§ **Набор заданий**
A – Кратко перескажи абзац выбранного отрывка, начинающийся словами «По мнению М.Волошина». Сохрани его основные факты.
B – Перепиши отрезок выбранного отрывка от слов "Статья А.Чеботаревской - первая" по слова "природе авторской утопии.", заменив "А.Чеботаревской" на "автора статьи".

§ **Выбранный отрывок**
▬▬▬▬▬▬▬▬▬▬
По мнению М.Волошина, механизм «колдовской игры, которую завел Сологуб в своем новом романе, объединяет силы земные, небесные, дьявольские». Залогом успешности авторской игры, с точки зрения критика, становится инверсия представлений о реальном и воображаемом, умение Сологуба «совлекать с жизни покров реальностей и из мечты создавать реальности новые». Учитывая, что «символизм неизбежно зиждется на реализме и не может существовать без опоры на него», М.Волошин выявляет ту незримую нить, «импульс напоминания», который связывает у Сологуба мир реальный и условный. Это «напоминание», стремящееся оттолкнуться от обыденности, ведет к строительству «мира наоборот», авторского условного мира в романе. Глядясь в него и соблюдая «фокус опрозрачивания»,5 можно узнать земные законы обывательской жизни и, наоборот, взглянув на будничную действительность, можно представить, как будет построен авторский идеальный мир.
Статья А.Чеботаревской - первая попытка объяснить творчество Сологуба в контексте его философско-эстетических взглядов, «связать в один узел тонкие, скользящие нити его блестящего творческого клубка». Написанная в 1908 году, параллельно с первой частью романа «Навьи чары», она лишь предсказывает природу будущих глав романа, «еще незаконченной симфонии «Навьих чар».1
«Механизм совмещения фантастики с бытом» представлен в статье в образах Царства Необходимости (выписанном по законам жизнеподобия), Царства Свободы (того условного мира, «упоминание о котором все чаще звучит в последних произведениях Сологуба» ) и «моста, который нужно перекинуть из докучного мира обычности к мечте». 4 Антитетичность жизнеподобия и условности, с точки зрения А.Чеботаревской, может быть снята при участии солипсической уравновешивающей силы, корни которой кроются в природе авторской утопии.
▬▬▬▬▬▬▬▬▬▬
§ **Строки данных**
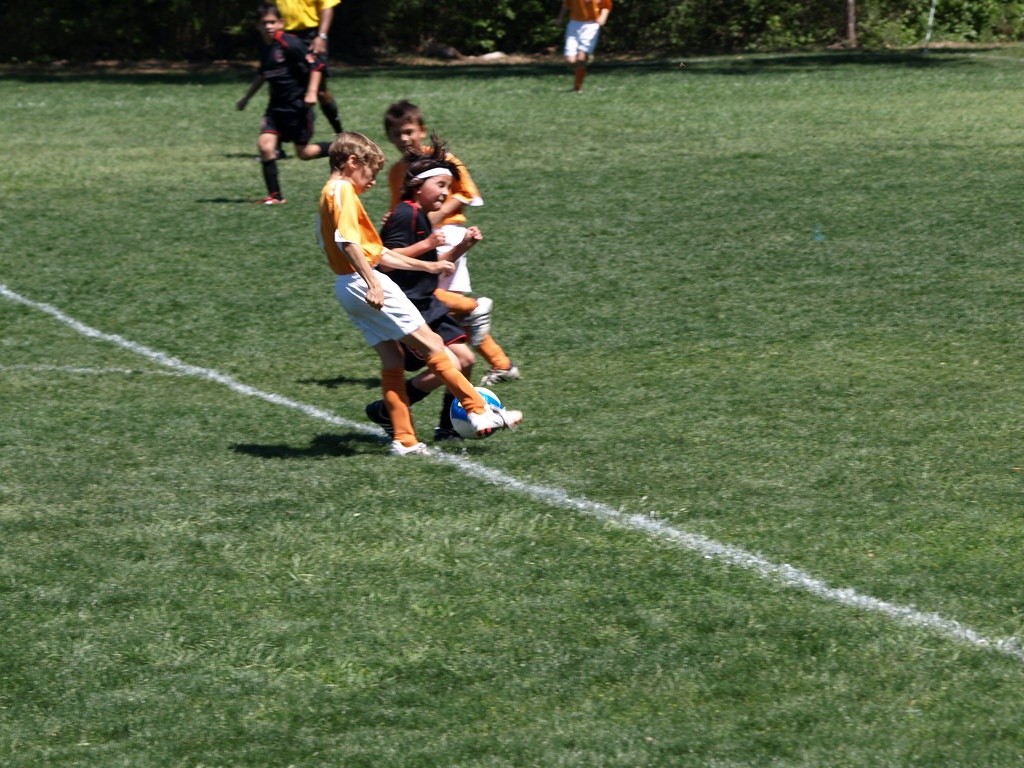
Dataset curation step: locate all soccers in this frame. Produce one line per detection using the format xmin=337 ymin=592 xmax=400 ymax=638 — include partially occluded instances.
▬▬▬▬▬▬▬▬▬▬
§ **Ответы к заданиям**
A – По мнению Волошина, «колдовская игра» Сологуба в новом романе объединяет силы земные, небесные и дьявольские. Критик считает, что успех этой игры держится на инверсии реального и воображаемого: Сологуб снимает с жизни покров реальностей и из мечты создает новые реальности. Символизм опирается на реализм, поэтому Волошин находит «импульс напоминания», который связывает у Сологуба реальный и условный миры. Это напоминание отталкивается от обыденности и ведет к созданию «мира наоборот», то есть условного авторского мира. Если соблюдать «фокус опрозрачивания», в этом мире можно узнать законы обывательской жизни. И наоборот, по будничной действительности можно представить устройство авторского идеального мира.

B –
Статья автора статьи - первая попытка объяснить творчество Сологуба в контексте его философско-эстетических взглядов, «связать в один узел тонкие, скользящие нити его блестящего творческого клубка». Написанная в 1908 году, параллельно с первой частью романа «Навьи чары», она лишь предсказывает природу будущих глав романа, «еще незаконченной симфонии «Навьих чар».1
«Механизм совмещения фантастики с бытом» представлен в статье в образах Царства Необходимости (выписанном по законам жизнеподобия), Царства Свободы (того условного мира, «упоминание о котором все чаще звучит в последних произведениях Сологуба» ) и «моста, который нужно перекинуть из докучного мира обычности к мечте». 4 Антитетичность жизнеподобия и условности, с точки зрения автора статьи, может быть снята при участии солипсической уравновешивающей силы, корни которой кроются в природе авторской утопии.